What’s noticeable from the start is how unique the film is stylistically. It has elements of a traditional narrative feature as well as elements of documentary filmmaking. She doesn’t treat these two genres differently; she elegantly interweaves different techniques to create different layers to her story. It reaches almost experimental levels at time, and it creates a more visceral experience for the viewer.
The actors aren’t given much to work with in this film due to its nature and blending of genres, but the entire cast is effective even if they aren’t memorable. The narration is quite somber but is often tinged with a mixture of nostalgia and serious reflection. However, it seems that most of the dialogue, which was written by Passoni, was intended to supplement the themes and imagery of the film rather than stand out.
That being said, the movie uses lots of graphic and beautiful imagery to tell its story. The cinematography doesn’t just capture the story but the essence of each scene, and it creates an atmosphere that is effective in conveying the film’s mood. Since the film deals with anorexia and political turmoil, some of this imagery is understandably graphic, but Passoni does this in a tasteful way that doesn’t feel exploitative.

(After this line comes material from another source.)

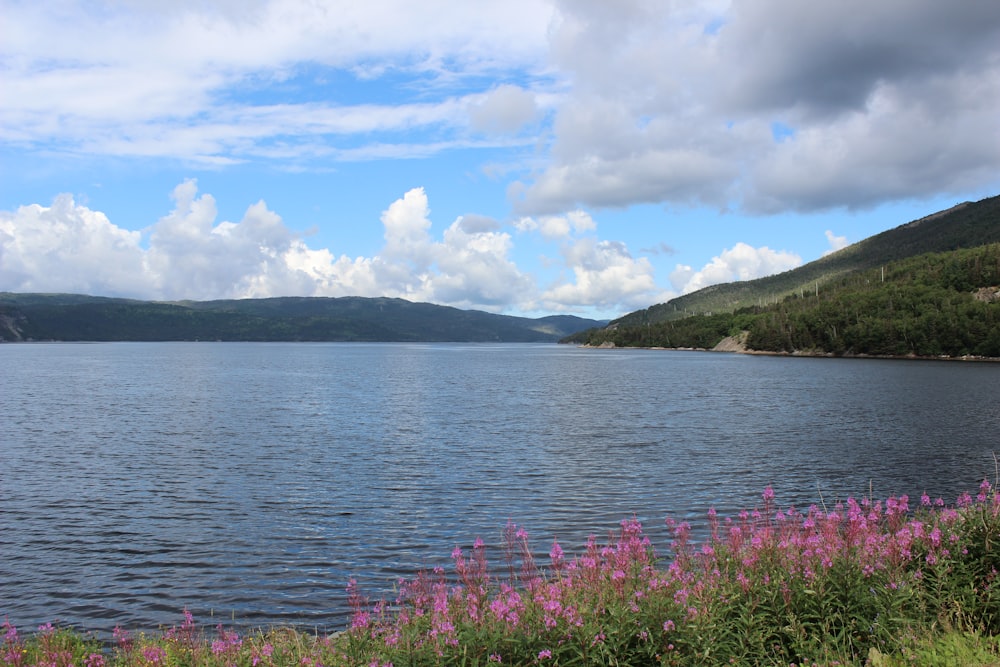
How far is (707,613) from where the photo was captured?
10062 mm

The film also features music by acclaimed filmmaker David Lynch and Lykke Li. Lynch has proven throughout his career to be a master of sound and ambiance, and his work on this film is effective even if it isn’t his most accomplished and fleshed out. There are certain moments that are significantly elevated by his music.
The main flaw with the film is simultaneously how little time it has to explore its themes about power and suffering and also with how it seems to misallocate its short runtime. Some sections significantly dragged, and by the end, the film loses a lot of the initial momentum from the film’s great opening moments. Despite this, Passoni has created a unique experience that speaks to the times, especially in regard to the political anorexia the world faces as we all slowly become isolated from each other in these uncertain times.
Êxtase may not be a comprehensive exploration of its subjects, but it is an undeniably brave and personal film for Passoni, and it features some great imagery. It’s one of the most brutally honest films I’ve seen this year, but it can suffer at times from its inconsistent pace.
Êxtase is available on MoMA’s virtual cinema from March 28 to April 2.